We know through DNA that there is a geographical disjunction between the two entities mentioned. But how sure are you that the group in north-America represents just one species?
You’re welcome, Rory.
The most significant differences between the two taxa involve microscopy.
You mentioned that both ameripanthera and pantherina occur in the Pacific NW of the US. Can you tell me of some articles that demonstrate this? I’d be very interested to know about them.
And do see a use for them. Until I am comfortable ID’ing the differences between the two species (both can grow here) I now choose to use Amanita pantherina group, as it (to me) is more fitting since A. ameripanthera falls under that category anyway.
@Rory- I talked about my reasons on one of our trips with Caleb, I think when we went St. Edwards. We were talking about A. muscaria then, but it is the same deal. While it is not likely to be the true European A. pantherina, I am not confident enough to call it the American variety. Sorry for any confusion, Brother!
Thank you for the information Rod.
Descriptions in some detail of both the European taxon and the provisionally described North American taxon can be found here:
Taxonomists are under some pressure to make provisional names available for use by workers doing such things at biodiversity studies. This is why provisional names with descriptions as complete as I have been able to make them are posted on the WAO website. We don’t pretend to cover anything outside the Amanitaceae and, yes, the site is unusual in exposing our uncompleted work.
On MO, some people feel very strongly about not using provisional names. I have to accept that MO is on openly editable site. I vote for the name I think is the best name (certainly the name should fit the technical defintions of “currently accepted as correct” if it is not a provisional name), and other people do the same thing. As long as we know that we’re talking about the same thing no matter who puts a MO-acceptable or MO-unacceptable name on it, communicating is what matters.
Of course, I see a use for provisional names (I had to go through a conversion process to get to this point)…that’s why I have created a couple of them.

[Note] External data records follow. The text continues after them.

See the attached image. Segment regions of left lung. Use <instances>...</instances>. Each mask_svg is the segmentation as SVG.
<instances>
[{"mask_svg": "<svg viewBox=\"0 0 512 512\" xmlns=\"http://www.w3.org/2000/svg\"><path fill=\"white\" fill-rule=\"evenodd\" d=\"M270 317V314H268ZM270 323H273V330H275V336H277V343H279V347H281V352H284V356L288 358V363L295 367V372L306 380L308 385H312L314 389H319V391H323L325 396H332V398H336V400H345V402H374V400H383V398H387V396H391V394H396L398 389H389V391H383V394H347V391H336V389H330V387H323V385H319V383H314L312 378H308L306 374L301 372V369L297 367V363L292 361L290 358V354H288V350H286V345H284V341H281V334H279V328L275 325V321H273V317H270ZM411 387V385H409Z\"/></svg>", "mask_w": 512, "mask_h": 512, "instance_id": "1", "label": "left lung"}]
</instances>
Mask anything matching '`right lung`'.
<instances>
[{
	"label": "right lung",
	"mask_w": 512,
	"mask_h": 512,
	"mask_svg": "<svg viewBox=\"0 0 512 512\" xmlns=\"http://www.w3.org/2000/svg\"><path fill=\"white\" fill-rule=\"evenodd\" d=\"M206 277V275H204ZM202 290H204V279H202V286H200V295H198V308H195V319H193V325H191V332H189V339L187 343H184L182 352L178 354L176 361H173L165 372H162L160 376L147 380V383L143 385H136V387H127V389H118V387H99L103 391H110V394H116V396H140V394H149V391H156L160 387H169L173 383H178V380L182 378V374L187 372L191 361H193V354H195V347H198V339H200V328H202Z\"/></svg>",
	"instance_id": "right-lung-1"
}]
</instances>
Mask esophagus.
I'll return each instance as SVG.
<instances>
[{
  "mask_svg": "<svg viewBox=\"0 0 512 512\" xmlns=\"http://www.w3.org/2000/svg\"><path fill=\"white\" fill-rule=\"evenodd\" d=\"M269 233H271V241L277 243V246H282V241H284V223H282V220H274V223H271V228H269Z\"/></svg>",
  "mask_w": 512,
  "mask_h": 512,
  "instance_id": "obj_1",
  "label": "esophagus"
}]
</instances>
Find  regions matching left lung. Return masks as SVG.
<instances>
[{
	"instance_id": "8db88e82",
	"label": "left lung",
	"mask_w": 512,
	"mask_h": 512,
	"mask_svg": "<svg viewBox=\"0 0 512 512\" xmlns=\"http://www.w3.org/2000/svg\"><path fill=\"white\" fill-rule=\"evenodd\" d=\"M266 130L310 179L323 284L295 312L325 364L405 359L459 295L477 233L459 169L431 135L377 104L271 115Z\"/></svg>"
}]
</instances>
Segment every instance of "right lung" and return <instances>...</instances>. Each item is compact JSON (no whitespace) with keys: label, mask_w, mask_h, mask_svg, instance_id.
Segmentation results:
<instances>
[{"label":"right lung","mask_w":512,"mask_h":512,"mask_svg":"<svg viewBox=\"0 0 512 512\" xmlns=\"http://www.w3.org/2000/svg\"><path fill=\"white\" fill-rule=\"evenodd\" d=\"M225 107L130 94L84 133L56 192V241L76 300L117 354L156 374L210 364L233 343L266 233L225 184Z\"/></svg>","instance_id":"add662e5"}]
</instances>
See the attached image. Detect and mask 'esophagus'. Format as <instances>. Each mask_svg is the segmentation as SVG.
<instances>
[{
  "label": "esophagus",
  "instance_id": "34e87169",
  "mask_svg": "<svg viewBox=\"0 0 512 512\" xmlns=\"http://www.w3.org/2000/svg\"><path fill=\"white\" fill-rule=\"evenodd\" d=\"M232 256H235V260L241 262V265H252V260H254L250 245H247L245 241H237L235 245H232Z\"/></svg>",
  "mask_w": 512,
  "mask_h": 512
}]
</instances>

Unless Amanita ameripanthera is not just for this region.
I was under the impression that Amanita ameripanthera was the provisional name for Amanita pantherina in North America while scientific research has indicated that there is a difference that is being documented. Which would indicate that the A. pantherina option should not be used for this region (North America). Is there a difference between A. pantherina and the provisional name A. ameripanthera? If so, it should be clarified. It is too bad that there is a provisional option when it is not properly used.